Immer, wenn ein Geschädigter zwei oder mehrere Schädiger in einer Klage wegen kumulativer Herbeiführung des Schadens in Anspruch nimmt, ist es für den oder die Mitbekl nie gänzlich vorhersehbar, welche Schädiger der Kl mit seiner Klage belangen und in welchem Staat der (Haupt-)Bekl zum Zeitpunkt der Klageeinbringung seinen (Wohn-)Sitz haben wird. Sehr wohl ist objektiv für einen Schädiger vorhersehbar, dass die Zuständigkeitsvorschrift des Art 8 Nr 1 EuGVVO es einem Geschädigten ermöglicht, bei Vorliegen des erforderlichen Sachzusammenhangs zwischen Klagen gegen mehrere Schädiger die Klage am jeweiligen Gerichtsstand jedes einzelnen Schädigers gegen alle Schädiger einzubringen.
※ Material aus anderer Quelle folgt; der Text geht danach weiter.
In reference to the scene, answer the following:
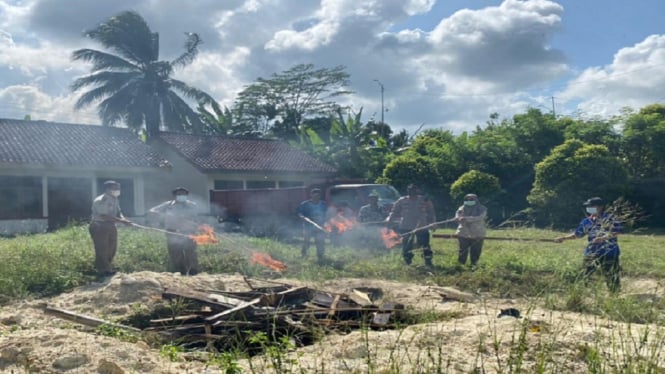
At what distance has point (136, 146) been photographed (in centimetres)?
2500

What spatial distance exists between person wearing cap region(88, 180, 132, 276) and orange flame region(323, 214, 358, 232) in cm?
426

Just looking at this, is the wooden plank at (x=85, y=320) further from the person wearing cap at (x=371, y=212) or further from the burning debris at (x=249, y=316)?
the person wearing cap at (x=371, y=212)

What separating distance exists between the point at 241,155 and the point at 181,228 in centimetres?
1797

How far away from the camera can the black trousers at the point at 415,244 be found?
38.3ft

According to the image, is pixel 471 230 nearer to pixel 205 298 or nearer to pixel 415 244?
pixel 415 244

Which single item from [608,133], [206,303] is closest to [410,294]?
[206,303]

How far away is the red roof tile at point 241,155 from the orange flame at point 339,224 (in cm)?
1258

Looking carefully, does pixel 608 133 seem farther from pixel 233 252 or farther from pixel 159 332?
pixel 159 332

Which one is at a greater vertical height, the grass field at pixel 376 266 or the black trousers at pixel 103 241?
the black trousers at pixel 103 241

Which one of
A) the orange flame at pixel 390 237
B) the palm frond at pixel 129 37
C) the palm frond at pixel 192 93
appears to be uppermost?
the palm frond at pixel 129 37

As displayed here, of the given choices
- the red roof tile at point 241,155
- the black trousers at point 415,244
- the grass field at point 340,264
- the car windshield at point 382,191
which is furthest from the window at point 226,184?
the black trousers at point 415,244

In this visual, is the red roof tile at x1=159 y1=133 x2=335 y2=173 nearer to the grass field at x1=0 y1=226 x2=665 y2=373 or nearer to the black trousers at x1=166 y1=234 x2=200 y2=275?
the grass field at x1=0 y1=226 x2=665 y2=373

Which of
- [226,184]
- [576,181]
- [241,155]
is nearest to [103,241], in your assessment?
[576,181]

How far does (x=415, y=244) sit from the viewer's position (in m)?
12.0
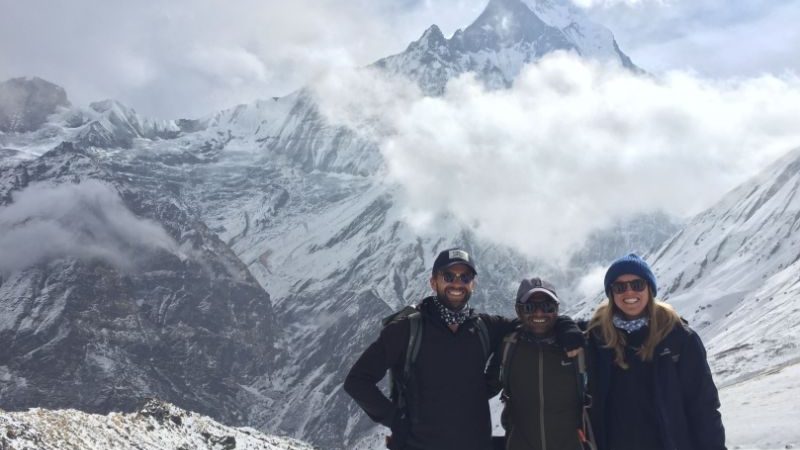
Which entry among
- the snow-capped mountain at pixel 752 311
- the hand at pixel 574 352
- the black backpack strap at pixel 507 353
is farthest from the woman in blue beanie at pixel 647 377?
the snow-capped mountain at pixel 752 311

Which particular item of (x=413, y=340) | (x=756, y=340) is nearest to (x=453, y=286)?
(x=413, y=340)

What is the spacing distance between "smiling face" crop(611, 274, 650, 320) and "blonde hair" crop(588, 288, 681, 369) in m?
0.10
Dass der Anspruch gegen die Abschlussprüferin einerseits und gegen den Aufsichtsrat andererseits nach unterschiedlichen nationalen Bestimmungen zu beurteilen sein könnte, spricht nicht gegen die Anwendung des Art 8 Nr 1 EuGVVO im konkreten Fall (5 Ob 73/23f Rz 35).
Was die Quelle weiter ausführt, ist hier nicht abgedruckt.